> [Excerpt provided]:

* * * *

Homilies

Homily for Priestly Ordinations of Joseph Hamilton and Daniele Russo St Mary’s Cathedral, Sydney, Solemnity of the Sacred Heart

03 Jun 2016


Introduction to Priestly Ordinations of Joseph Hamilton and Daniele Russo
St Mary’s Cathedral, Sydney, Solemnity of the Sacred Heart

Welcome to St Mary’s Cathedral for this very happy celebration as Joseph Hamilton and Daniele Russo are ordained to the priesthood of Jesus Christ. On this Solemnity of the Sacred Heart of Jesus we commend their future priesthood to His merciful protection.

I gratefully acknowledge the presence of Auxiliary Bishop Most Rev. Terry Brady and the Vicar-General Very Rev. Gerry Gleeson; our two Rectors, Very Rev. Danny Meagher of the Seminary of the Good Shepherd, and Very Rev. Eric Skruzny of the Redemptoris Mater Seminary, both with their staff and seminarians; the President of the Catholic Institute of Sydney, Very Rev. Gerard Kelly; and the pastors and parishioners of St Michael’s Lane Cove, where Deacon Joseph has been engaged pastorally this year, and St John Vianney and St Thomas More Greenacre, which is Deacon Danielle’s home parish.

I extend a very warm welcome to our ordinands’ families and friends, whose support has played an important role in them responding to the Lord’s call. In particular I greet Joseph’s mother, Teresa, his sister Jean and brother Gordon, all visiting from Ireland, his aunt Claire from Cape Town, and other relatives; his parish priest from Ireland, Canon Anthony O’Keefe; and his confreres and consouers of the Order of Malta. I also welcome Daniele’s parents Rosario and Luana, his sister Adriana, and grandparents Vince and Mirella; and his extended family here in Australia who, being of Italian origin, are too numerous to name.

* * * *

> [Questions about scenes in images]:
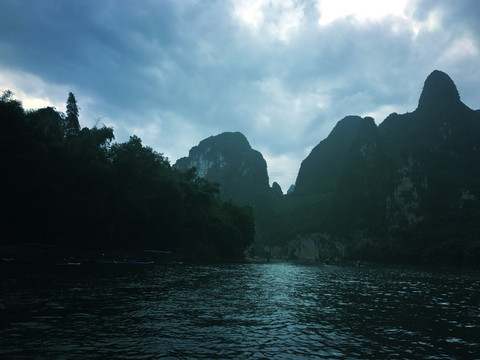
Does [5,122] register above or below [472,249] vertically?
above

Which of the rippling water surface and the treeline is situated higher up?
the treeline

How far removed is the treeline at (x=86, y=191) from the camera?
45781 millimetres

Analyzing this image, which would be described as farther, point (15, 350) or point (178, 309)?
point (178, 309)

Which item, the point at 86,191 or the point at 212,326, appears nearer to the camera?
the point at 212,326

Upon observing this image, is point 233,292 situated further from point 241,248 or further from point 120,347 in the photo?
point 241,248

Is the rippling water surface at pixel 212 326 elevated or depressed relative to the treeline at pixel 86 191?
depressed

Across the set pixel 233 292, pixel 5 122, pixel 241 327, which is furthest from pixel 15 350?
pixel 5 122

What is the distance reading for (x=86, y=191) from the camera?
55.4 m

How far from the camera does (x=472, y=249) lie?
391 ft

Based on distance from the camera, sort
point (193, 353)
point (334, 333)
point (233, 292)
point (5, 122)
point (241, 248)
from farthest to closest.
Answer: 1. point (241, 248)
2. point (5, 122)
3. point (233, 292)
4. point (334, 333)
5. point (193, 353)

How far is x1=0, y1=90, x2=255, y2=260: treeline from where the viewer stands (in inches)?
1802

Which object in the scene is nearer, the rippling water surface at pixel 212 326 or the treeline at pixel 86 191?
the rippling water surface at pixel 212 326

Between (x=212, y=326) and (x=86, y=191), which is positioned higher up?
(x=86, y=191)

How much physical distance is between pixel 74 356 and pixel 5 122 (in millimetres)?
46555
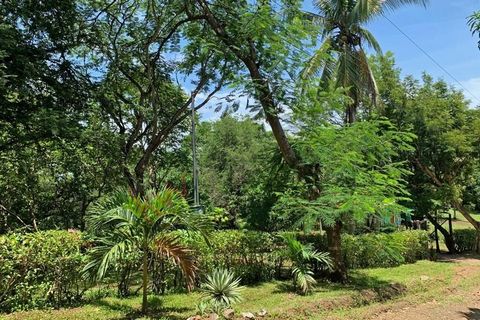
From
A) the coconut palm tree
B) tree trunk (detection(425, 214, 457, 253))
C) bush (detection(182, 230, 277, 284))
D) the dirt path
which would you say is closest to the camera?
the dirt path

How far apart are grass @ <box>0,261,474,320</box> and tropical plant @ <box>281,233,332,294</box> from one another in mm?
258

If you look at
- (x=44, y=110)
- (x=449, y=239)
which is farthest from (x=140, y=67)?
(x=449, y=239)

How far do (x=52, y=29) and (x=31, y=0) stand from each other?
963 millimetres

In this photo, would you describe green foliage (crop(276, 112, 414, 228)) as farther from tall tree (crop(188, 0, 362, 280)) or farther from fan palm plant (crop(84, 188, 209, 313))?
fan palm plant (crop(84, 188, 209, 313))

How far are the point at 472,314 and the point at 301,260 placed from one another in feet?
12.0

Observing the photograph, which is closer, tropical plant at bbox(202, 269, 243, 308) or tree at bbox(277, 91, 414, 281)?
tropical plant at bbox(202, 269, 243, 308)

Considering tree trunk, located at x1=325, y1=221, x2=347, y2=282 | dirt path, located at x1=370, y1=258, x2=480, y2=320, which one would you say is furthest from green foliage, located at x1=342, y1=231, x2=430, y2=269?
dirt path, located at x1=370, y1=258, x2=480, y2=320

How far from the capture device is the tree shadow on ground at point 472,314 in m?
8.33

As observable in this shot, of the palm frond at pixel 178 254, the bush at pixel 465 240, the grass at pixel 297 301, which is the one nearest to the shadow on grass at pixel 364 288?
the grass at pixel 297 301

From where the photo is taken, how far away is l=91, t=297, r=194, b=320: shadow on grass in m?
6.96

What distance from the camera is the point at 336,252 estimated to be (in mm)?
10867

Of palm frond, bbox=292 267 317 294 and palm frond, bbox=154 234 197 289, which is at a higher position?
palm frond, bbox=154 234 197 289

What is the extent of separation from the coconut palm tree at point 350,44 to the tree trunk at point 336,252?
6.19 m

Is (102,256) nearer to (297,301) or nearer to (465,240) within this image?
(297,301)
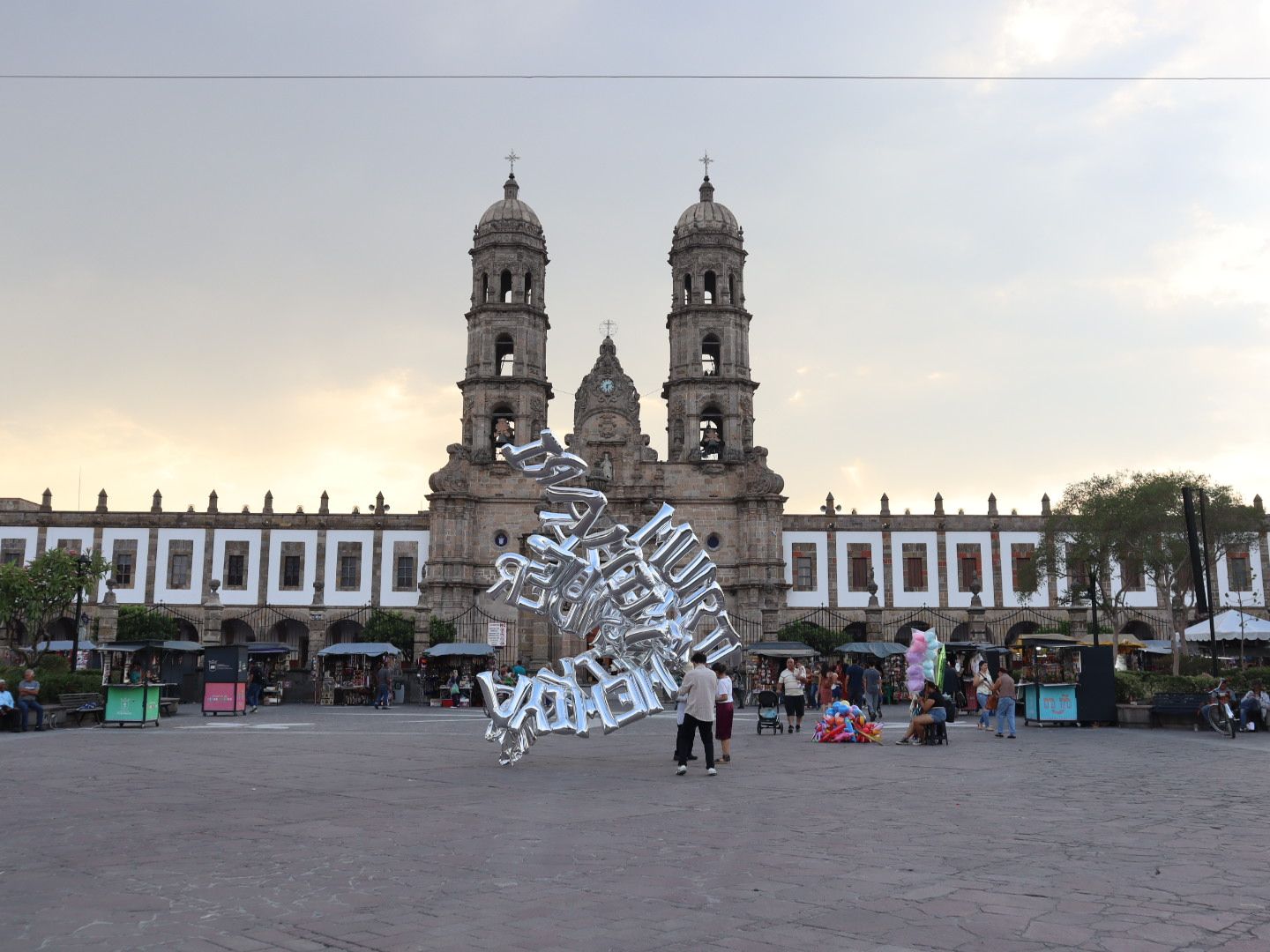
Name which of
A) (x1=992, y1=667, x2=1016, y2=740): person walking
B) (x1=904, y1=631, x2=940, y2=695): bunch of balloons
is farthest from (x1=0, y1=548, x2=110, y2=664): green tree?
(x1=992, y1=667, x2=1016, y2=740): person walking

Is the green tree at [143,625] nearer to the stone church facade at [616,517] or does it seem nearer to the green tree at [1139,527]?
the stone church facade at [616,517]

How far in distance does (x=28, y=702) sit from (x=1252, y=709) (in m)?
23.3

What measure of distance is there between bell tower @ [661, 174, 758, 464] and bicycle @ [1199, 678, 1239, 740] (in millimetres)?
33089

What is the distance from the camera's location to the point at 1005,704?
19.9 meters

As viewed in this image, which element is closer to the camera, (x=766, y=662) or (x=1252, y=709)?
(x=1252, y=709)

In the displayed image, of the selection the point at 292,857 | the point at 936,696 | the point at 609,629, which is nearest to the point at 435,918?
the point at 292,857

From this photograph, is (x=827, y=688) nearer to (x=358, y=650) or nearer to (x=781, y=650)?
(x=781, y=650)

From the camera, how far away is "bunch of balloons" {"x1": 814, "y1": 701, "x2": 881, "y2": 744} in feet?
63.6

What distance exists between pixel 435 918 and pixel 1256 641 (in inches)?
1959

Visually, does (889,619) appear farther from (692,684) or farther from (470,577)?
(692,684)

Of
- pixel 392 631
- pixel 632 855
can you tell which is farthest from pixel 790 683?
pixel 392 631

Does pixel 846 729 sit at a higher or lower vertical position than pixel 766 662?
lower

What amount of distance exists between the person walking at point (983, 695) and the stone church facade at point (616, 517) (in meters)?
25.4

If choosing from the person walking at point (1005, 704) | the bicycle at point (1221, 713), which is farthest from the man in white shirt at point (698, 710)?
the bicycle at point (1221, 713)
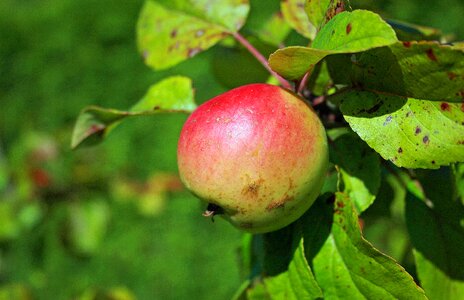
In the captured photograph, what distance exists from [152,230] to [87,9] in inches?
88.5

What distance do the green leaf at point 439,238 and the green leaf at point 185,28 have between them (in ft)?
1.26

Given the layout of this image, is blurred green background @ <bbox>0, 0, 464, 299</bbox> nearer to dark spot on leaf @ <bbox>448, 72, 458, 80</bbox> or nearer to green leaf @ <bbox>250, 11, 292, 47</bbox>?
green leaf @ <bbox>250, 11, 292, 47</bbox>

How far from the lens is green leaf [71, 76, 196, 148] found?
87cm

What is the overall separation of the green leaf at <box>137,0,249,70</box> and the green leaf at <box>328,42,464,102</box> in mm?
299

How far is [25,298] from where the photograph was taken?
157 centimetres

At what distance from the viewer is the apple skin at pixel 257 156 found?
0.67 m

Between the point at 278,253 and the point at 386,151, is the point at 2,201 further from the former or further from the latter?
the point at 386,151

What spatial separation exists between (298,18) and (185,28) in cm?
19

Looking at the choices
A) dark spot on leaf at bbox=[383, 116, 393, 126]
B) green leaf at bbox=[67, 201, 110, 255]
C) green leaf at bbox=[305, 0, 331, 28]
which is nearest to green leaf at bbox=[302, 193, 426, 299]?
dark spot on leaf at bbox=[383, 116, 393, 126]

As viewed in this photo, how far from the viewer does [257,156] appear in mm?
664

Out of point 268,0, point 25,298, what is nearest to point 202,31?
point 25,298

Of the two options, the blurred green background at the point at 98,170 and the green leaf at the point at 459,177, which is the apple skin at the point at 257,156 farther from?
the blurred green background at the point at 98,170

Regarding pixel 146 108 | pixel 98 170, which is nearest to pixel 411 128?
pixel 146 108

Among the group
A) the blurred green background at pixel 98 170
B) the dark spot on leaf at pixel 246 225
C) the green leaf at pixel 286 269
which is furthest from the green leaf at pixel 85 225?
the dark spot on leaf at pixel 246 225
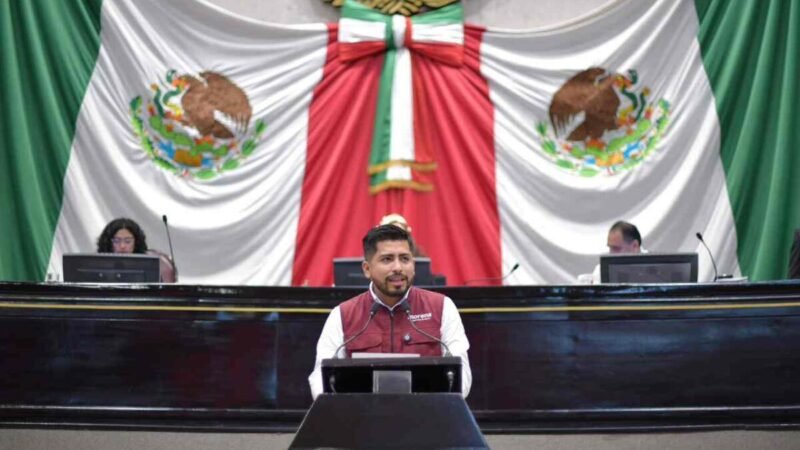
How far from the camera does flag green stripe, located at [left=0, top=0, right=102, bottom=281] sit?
25.3ft

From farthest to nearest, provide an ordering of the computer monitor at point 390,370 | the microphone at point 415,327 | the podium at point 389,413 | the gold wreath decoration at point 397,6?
the gold wreath decoration at point 397,6
the microphone at point 415,327
the computer monitor at point 390,370
the podium at point 389,413

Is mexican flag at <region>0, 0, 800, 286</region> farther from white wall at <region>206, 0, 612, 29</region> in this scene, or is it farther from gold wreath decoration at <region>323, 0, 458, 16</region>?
white wall at <region>206, 0, 612, 29</region>

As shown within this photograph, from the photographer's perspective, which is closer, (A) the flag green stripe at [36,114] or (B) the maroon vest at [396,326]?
(B) the maroon vest at [396,326]

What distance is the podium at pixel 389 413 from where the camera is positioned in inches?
120

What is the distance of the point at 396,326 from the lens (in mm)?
4230

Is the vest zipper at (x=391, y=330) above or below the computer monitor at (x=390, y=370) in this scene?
above

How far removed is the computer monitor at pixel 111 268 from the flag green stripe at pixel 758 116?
4264 mm

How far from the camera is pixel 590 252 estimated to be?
316 inches

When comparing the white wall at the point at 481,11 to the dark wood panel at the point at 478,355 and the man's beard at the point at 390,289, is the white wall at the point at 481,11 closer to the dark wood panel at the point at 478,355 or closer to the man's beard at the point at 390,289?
the dark wood panel at the point at 478,355

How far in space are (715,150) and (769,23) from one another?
3.20 feet

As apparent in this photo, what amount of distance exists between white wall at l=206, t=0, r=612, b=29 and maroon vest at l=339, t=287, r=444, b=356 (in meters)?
4.46

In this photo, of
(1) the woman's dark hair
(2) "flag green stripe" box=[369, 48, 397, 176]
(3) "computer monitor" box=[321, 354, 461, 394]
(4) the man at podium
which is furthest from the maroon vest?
(2) "flag green stripe" box=[369, 48, 397, 176]

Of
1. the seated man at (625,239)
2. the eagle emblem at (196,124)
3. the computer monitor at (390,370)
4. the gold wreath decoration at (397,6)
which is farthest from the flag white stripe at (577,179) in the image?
the computer monitor at (390,370)

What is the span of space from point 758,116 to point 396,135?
2601mm
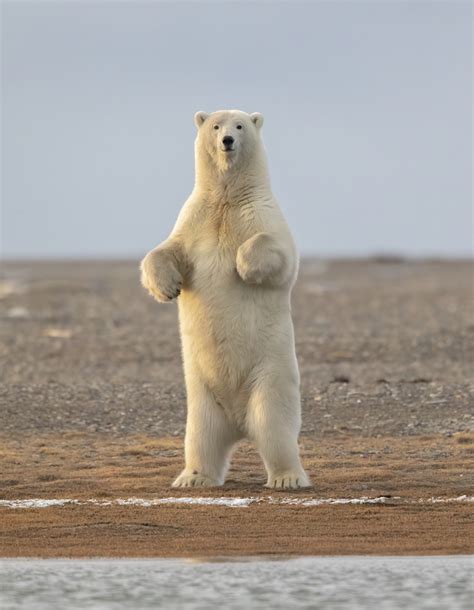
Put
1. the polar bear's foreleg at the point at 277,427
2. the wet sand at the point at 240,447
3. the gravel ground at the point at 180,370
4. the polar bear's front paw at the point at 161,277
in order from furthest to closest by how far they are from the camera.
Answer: the gravel ground at the point at 180,370
the polar bear's foreleg at the point at 277,427
the polar bear's front paw at the point at 161,277
the wet sand at the point at 240,447

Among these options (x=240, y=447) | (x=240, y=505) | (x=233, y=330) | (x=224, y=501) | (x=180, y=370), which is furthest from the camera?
(x=180, y=370)

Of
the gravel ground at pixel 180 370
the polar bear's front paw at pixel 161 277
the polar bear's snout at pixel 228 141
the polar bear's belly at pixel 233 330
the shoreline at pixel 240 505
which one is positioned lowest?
the shoreline at pixel 240 505

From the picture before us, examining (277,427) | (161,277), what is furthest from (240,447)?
(161,277)

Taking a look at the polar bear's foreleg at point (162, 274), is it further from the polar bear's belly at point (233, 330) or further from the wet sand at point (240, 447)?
the wet sand at point (240, 447)

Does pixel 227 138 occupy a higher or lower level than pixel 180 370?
higher

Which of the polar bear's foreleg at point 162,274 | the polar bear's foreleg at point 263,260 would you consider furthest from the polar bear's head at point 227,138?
the polar bear's foreleg at point 162,274

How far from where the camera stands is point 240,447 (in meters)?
14.1

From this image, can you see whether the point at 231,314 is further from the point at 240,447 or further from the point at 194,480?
the point at 240,447

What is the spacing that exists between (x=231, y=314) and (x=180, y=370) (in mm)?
9347

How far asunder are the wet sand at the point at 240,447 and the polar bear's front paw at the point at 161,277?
1.49m

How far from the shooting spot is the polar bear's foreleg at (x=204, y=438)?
1116 centimetres

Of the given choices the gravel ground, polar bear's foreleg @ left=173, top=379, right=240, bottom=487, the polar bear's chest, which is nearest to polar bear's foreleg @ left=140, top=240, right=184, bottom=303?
the polar bear's chest

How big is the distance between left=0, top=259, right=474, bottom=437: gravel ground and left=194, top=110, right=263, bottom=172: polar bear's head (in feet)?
14.5

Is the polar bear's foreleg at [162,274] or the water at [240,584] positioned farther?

* * * *

> [What you will do]:
a) Using the ordination introduction, answer these:
(i) At which parish has Deacon Joseph been engaged pastorally this year?
(ii) Who is named as President of the Catholic Institute of Sydney?
(iii) From which country are Joseph's mother, sister and brother visiting?
b) According to the ordination introduction, why does the speaker not name the members of Daniele's extended family in Australia?

> [Responses to the tasks]:
a)
(i) St Michael's Lane Cove
(ii) Very Rev. Gerard Kelly
(iii) Ireland

b) Being of Italian origin, they are too numerous to name.